◆ 本文 ◆
··········
アホ大学のバカ学生 グローバル人材と就活迷子のあいだ (光文社新書)

アホ大学のバカ学生 グローバル人材と就活迷子のあいだ (光文社新書)

久しぶりに,読者を選ぶ本,というかエピソードフレーズを見つけました.

慶應に限らず、表現にこだわるのも広報の特徴。
著者・石渡は以前、立命館大を取材し記事を書いた。その際、「立命館大は〜だ。同大では〜」という一文があった。もちろん、言葉の重複を避けるためだ。すると、
「同大は『同志社大』の略称と混同されるので訂正してほしい」
と要求された。
立命館関係はそこまで同志社をライバル視しているのか、と驚いたものだ。
(pp.44-45)

読者の反応として「大学って,こだわりがあるんだねえ」「それは石渡さんの配慮不足」「自分のことが文字になるなら,そんなふうにチェックするかも」あたりが思いつきます.そしてさらに読み進めていくかの判断に迫られます.
そして私はというと,「自分のことが文字になるなら,そんなふうにチェックしたくなる*1.ともあれ読み進めよう」です.


本日の本題は,「マジメ学生・バカ学生」です.ページで言うと,pp.86-94です.
なのですが,本の中で述べられている,マジメ学生とは何か,バカ学生とは何か,どのような良し悪しがあるのかについては,次の記事が的確にまとめています.

本からどこを引くのがいいかというと,次のところでしょう.
··········
◆ 表示リスト ◆
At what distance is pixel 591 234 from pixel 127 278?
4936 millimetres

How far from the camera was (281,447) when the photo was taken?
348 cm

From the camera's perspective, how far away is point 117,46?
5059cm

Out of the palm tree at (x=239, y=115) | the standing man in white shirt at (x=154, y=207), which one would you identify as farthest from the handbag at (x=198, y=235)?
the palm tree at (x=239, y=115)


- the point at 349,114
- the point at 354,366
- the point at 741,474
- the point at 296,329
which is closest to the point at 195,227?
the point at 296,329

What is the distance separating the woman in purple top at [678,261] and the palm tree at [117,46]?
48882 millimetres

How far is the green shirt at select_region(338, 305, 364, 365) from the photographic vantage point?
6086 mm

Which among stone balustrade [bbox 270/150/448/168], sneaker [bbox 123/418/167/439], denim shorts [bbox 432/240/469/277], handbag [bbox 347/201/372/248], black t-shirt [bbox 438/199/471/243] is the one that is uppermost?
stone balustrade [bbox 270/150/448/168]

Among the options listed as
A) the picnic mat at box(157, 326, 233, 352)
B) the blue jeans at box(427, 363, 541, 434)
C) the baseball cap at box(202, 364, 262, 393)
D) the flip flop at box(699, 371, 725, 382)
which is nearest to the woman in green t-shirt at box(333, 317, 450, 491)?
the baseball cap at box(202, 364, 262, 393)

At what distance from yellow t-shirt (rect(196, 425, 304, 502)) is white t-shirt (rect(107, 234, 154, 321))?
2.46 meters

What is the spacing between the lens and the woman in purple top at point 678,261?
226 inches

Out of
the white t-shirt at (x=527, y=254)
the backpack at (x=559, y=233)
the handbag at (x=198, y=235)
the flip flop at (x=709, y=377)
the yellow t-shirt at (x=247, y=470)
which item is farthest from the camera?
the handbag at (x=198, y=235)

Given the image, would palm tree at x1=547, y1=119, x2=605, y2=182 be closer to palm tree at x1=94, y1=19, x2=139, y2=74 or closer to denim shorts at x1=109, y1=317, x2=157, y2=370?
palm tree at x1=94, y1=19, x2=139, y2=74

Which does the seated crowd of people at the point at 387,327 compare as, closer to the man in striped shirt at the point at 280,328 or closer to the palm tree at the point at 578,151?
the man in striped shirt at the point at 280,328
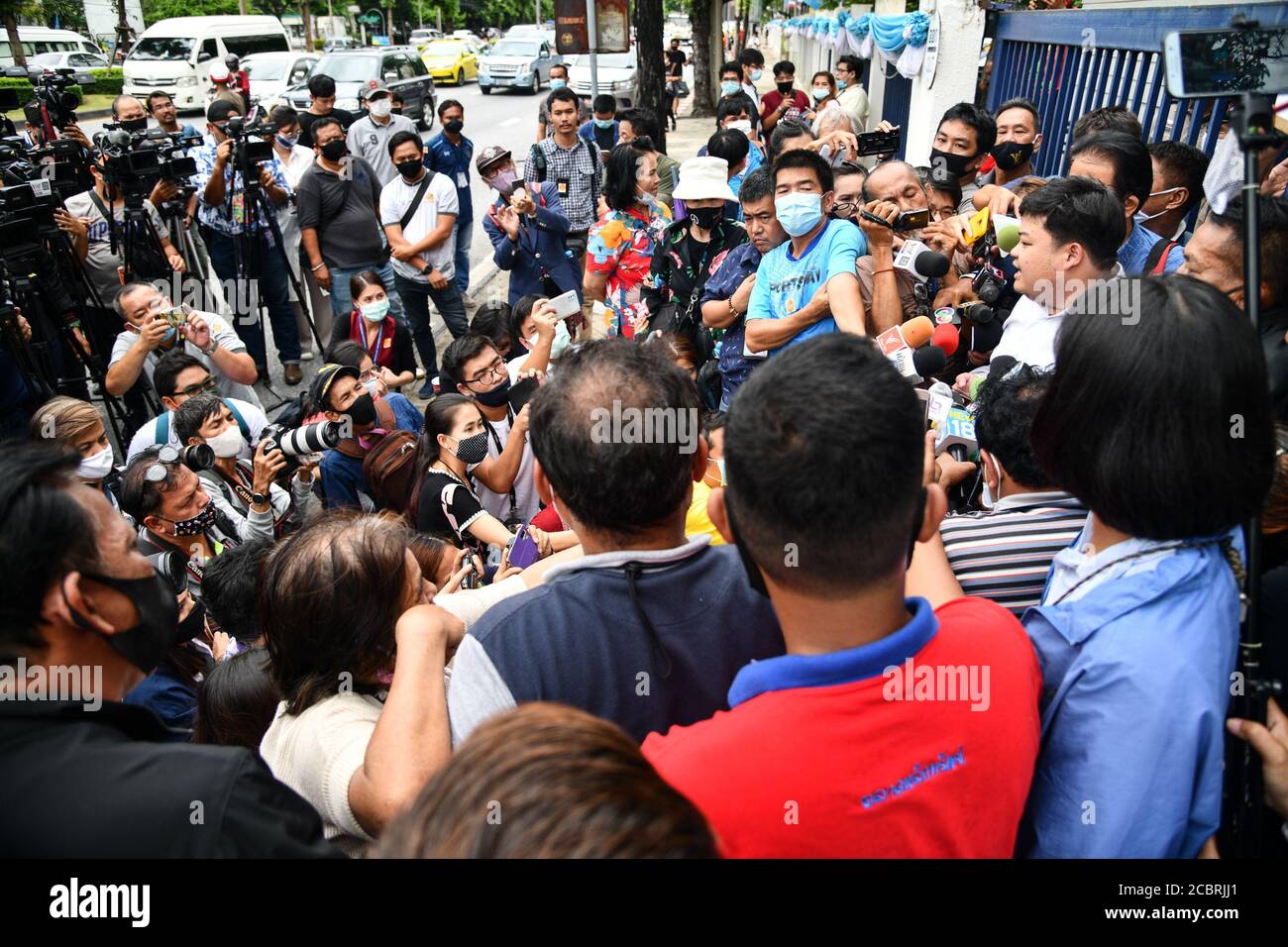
··········
◆ 設問 ◆
本文について答えなさい。
1. 石渡が立命館大の記事で訂正を求められた語は何か。
2. 筆者が「本日の本題」として挙げているものは何か。
3. その本題は本のどのページにあたるか。

◆ 解答 ◆
1. 「同大」
2. 「マジメ学生・バカ学生」
3. pp.86-94